--- STORED DATA Enclosed Below ---

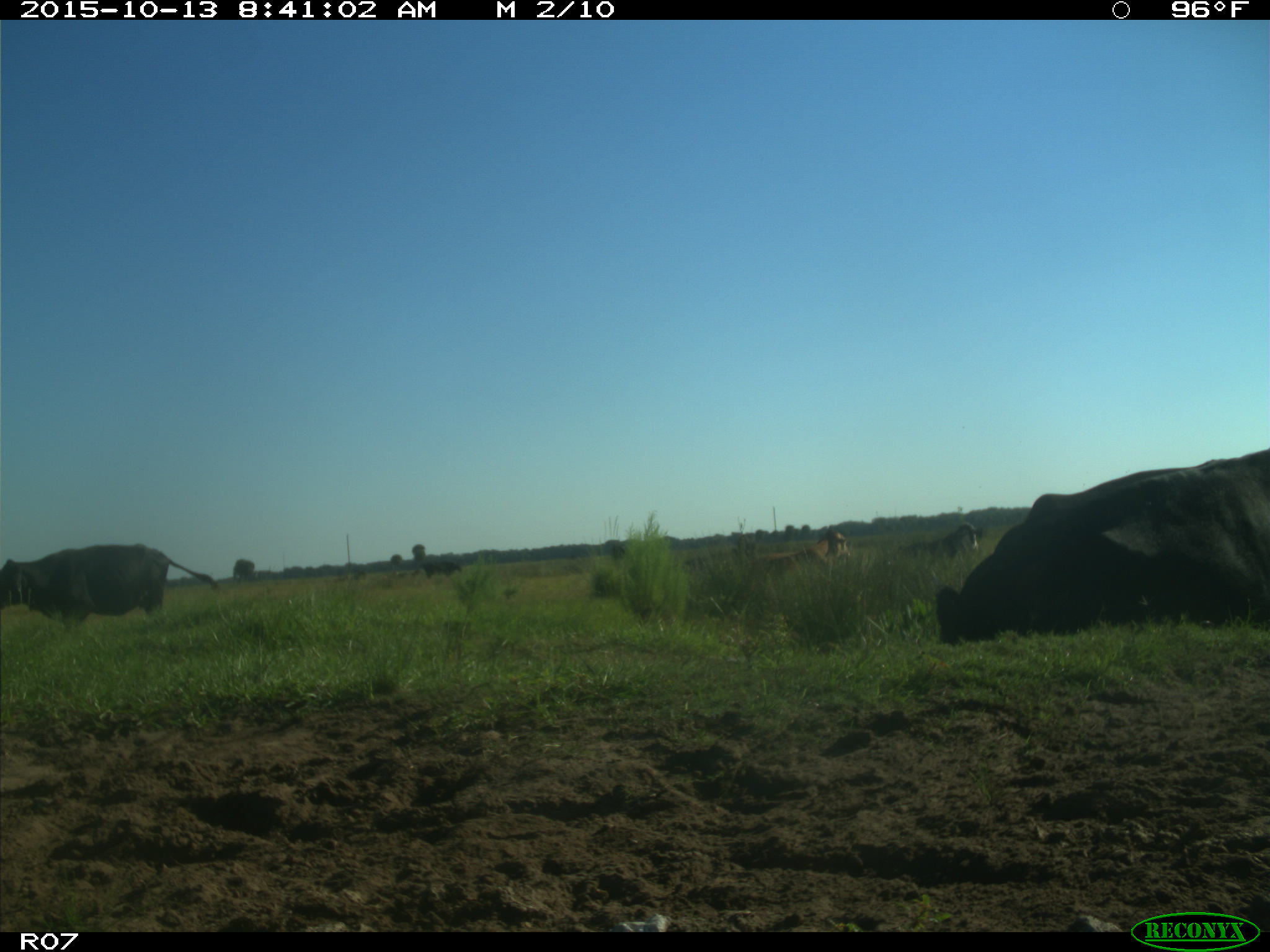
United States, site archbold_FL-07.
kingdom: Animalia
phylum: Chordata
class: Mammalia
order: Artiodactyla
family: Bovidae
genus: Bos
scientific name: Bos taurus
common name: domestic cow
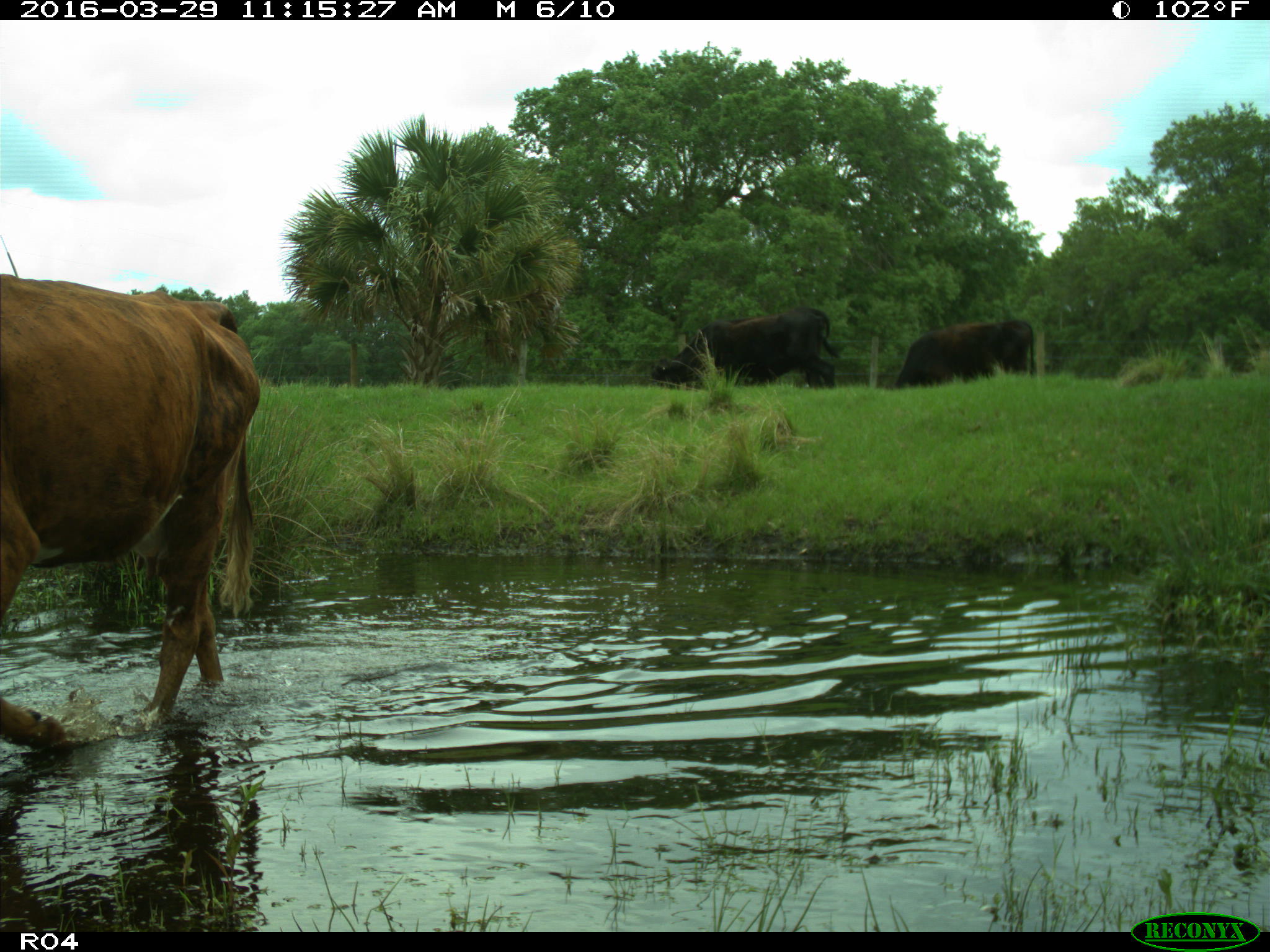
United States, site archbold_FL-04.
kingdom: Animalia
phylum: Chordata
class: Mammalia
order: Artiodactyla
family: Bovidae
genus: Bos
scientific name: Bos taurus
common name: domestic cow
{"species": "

--- End of Enclosed STORED DATA ---

### WORK ORDER
Leaving the pictures aside, give back all the records exactly as they are.

### RESULT OF THIS TASK
United States, site archbold_FL-07.
kingdom: Animalia
phylum: Chordata
class: Mammalia
order: Artiodactyla
family: Bovidae
genus: Bos
scientific name: Bos taurus
common name: domestic cow
United States, site archbold_FL-04.
kingdom: Animalia
phylum: Chordata
class: Mammalia
order: Artiodactyla
family: Bovidae
genus: Bos
scientific name: Bos taurus
common name: domestic cow
{"species": "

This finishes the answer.